(Data items)
* * * * *
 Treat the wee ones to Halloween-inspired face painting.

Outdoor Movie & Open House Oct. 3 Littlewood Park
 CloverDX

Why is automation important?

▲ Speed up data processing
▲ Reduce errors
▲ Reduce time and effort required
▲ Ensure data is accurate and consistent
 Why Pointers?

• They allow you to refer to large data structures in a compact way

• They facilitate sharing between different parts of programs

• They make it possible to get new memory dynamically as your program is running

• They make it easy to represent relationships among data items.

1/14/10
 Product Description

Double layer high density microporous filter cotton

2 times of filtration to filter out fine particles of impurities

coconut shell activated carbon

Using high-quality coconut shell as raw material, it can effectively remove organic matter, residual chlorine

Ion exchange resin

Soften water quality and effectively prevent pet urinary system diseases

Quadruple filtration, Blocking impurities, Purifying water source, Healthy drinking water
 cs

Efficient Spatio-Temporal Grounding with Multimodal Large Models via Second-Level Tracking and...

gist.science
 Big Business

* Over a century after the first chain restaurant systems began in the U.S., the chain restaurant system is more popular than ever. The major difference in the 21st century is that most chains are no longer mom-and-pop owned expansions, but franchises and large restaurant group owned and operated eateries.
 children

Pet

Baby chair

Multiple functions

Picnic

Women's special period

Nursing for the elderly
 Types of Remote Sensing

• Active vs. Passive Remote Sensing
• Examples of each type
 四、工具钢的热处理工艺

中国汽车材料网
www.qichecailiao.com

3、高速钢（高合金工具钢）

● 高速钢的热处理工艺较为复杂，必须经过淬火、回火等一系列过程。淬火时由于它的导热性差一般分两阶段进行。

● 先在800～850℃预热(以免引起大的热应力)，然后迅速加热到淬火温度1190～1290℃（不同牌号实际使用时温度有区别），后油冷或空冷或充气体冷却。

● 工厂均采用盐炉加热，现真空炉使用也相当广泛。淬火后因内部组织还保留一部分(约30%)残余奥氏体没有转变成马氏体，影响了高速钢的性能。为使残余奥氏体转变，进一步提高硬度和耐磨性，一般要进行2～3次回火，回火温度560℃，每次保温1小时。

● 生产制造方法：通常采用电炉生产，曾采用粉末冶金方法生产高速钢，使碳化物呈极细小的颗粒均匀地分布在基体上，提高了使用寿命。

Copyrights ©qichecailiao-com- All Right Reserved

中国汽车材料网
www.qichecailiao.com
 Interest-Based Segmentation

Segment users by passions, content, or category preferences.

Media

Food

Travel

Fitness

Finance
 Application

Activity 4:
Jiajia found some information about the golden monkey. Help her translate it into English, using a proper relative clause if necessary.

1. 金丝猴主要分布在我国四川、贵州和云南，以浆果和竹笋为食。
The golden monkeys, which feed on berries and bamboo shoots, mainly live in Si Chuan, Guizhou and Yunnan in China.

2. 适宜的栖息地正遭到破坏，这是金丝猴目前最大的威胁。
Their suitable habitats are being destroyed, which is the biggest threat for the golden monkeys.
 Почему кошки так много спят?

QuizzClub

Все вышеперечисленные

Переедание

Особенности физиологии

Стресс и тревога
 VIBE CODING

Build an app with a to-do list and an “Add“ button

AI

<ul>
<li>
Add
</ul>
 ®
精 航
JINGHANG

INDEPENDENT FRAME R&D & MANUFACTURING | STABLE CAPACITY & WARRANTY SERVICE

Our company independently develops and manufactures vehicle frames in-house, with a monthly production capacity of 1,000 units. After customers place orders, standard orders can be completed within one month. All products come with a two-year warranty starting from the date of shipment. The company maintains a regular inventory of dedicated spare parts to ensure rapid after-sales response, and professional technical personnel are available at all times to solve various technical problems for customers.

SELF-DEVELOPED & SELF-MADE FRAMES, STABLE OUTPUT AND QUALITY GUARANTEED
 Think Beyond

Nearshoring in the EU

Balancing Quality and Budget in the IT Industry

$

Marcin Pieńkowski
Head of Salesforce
* * * * *
In the entries above, one line contains "Why Pointers?" and another contains "2 times of filtration". Reproduce exactly those two lines and the lines between them, nothing else.

 Why Pointers?

• They allow you to refer to large data structures in a compact way

• They facilitate sharing between different parts of programs

• They make it possible to get new memory dynamically as your program is running

• They make it easy to represent relationships among data items.

1/14/10
 Product Description

Double layer high density microporous filter cotton

2 times of filtration to filter out fine particles of impurities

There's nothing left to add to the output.